SELECTED EXTRACT »
┄┄┄┄┄┄

The other day, a suggested post in one of my social media feeds introduced me to the idea of NO-vember. In a nutshell, you are free to say no to ANYTHING AND EVERYTHING this month if it drains your energy.
This isn’t necessarily a new concept, but I like to think of it as Marie-Kondo-ing my so-called and quite often self-inflicted obligations (instead of my home). If it doesn’t spark joy, then you can say no to it with no guilt whatsoever. Honestly, it shouldn’t take social media posts or witty phrasing to help us understand something we should already be doing. There should never be any guilt associated with doing what is best for you, even if that means saying no, to find balance in your life.
After a particularly busy October (or JanuaryFebruaryMarchAprilMayJuneJulyAugustSeptemberOctober201920202021), I am burned out. Years of political ugliness coupled with pandemic fatigue have left me feeling threadbare – like too little butter scraped over too much toast (BLESS my precious therapist for THAT analogy). After the beginning of a school year where my husband had to travel out of town for work TWICE for several days in a row, a hurricane that left us without electricity for nearly two weeks, and just regular mom life stress, October arrived.
And October is my JAM.
I am an avid SPOOKY SZN enthusiast. It is one of the few times that I actively try to be extra, which means that I end up saying yes to a lot of things that should probably be HARD NOs. A Halloween-themed shirt and accessories every day in October? YES! Custom-made costumes for my kids and my husband? SIGN. ME. UP! Spooky-scary treats in festive gift bags? ABSOLUTELY! DIY witch yard decorations and new handcrafted spooky wreaths? ALL DAY, ERRYDAY!
All of those things bring me joy – or at least they used to. This year, on top of all of my … spirited … extra in October, I also painted our wooden fence, signed up to work two middle school athletic events after my regularly scheduled teaching duties, helped to host a baby shower, and scheduled what seemed like 98268490 extra after school/work appointments or social events.
Saying YES to everything meant that I wasn’t doing ANY of those things well, and in some cases, not at all.

┄┄┄┄┄┄

DATA SEGMENT »
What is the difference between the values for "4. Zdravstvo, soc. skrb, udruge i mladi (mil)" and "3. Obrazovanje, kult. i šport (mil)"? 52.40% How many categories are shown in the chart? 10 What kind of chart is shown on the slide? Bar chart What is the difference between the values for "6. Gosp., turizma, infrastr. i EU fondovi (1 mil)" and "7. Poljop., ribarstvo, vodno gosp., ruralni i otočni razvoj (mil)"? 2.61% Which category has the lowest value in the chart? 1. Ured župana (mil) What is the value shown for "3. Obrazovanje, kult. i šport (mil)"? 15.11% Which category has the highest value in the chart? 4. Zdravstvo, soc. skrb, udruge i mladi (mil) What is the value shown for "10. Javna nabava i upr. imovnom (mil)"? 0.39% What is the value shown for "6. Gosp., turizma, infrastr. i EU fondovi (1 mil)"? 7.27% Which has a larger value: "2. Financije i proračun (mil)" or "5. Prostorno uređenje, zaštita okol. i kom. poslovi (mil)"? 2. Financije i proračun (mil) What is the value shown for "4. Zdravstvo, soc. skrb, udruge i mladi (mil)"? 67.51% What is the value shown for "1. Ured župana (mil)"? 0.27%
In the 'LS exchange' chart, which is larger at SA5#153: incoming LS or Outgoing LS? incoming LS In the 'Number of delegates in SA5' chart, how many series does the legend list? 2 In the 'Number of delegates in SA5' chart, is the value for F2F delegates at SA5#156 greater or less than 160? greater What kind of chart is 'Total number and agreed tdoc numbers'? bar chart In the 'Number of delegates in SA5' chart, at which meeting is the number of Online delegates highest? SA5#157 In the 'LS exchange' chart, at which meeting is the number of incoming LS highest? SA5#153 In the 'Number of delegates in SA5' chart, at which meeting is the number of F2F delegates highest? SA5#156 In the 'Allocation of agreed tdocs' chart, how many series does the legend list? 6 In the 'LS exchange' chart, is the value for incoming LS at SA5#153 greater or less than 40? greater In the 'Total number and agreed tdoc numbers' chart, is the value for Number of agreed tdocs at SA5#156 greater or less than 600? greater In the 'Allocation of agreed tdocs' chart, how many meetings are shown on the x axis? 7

┄┄┄┄┄┄

PROBLEMS TO SOLVE »
**a)** From the NO-vember essay, please list every Halloween-season item the writer says "yes" to in the paragraph that begins "I am an avid SPOOKY SZN enthusiast."
**b)** Carry on the NO-vember essay, starting after its last sentence, "Saying YES to everything meant that I wasn't doing ANY of those things well, and in some cases, not at all."

ANSWERS PER TASK »
**a)**
- A Halloween-themed shirt and accessories every day in October
- Custom-made costumes for the writer's kids and husband
- Spooky-scary treats in festive gift bags
- DIY witch yard decorations and new handcrafted spooky wreaths

**b)**
All of those DIY hopes and dreams lay spread out across my kitchen island- a craft graveyard. The witches stood up proudly in my front yard for exactly one day before a storm knocked them into a ditch. I rather unceremoniously stacked their bodies in the garage after that. The wreaths never got finished, much less hung. Costumes were completed at the very last minute, with some pieces suspiciously missing. In essence, my home was the very mirror of my spirit: messy, incomplete, and half-dead.
It was a rather sobering reality. I had to stop being a yes-woman and start saying NO, even to myself because, honestly, I am often my own worst enemy when it comes to lofty expectations. And then when I couldn’t meet those imaginary expectations I’d set for myself, I’d feel like a failure (And OMIGOD I feel this exact same way every stinking Grinchmas, I mean Christmas, season).
It was time for what really mattered to be my focus.
When I evaluated what was truly important and essential to my everyday life, it became very clear what needed to be on my YES list. Things that didn’t make the cut:
- decorating for Christmas in early November
- any social outing that the mere thought of induces hives
- DID I MENTION DECORATING FOR CHRISTMAS IN EARLY NOVEMBER?????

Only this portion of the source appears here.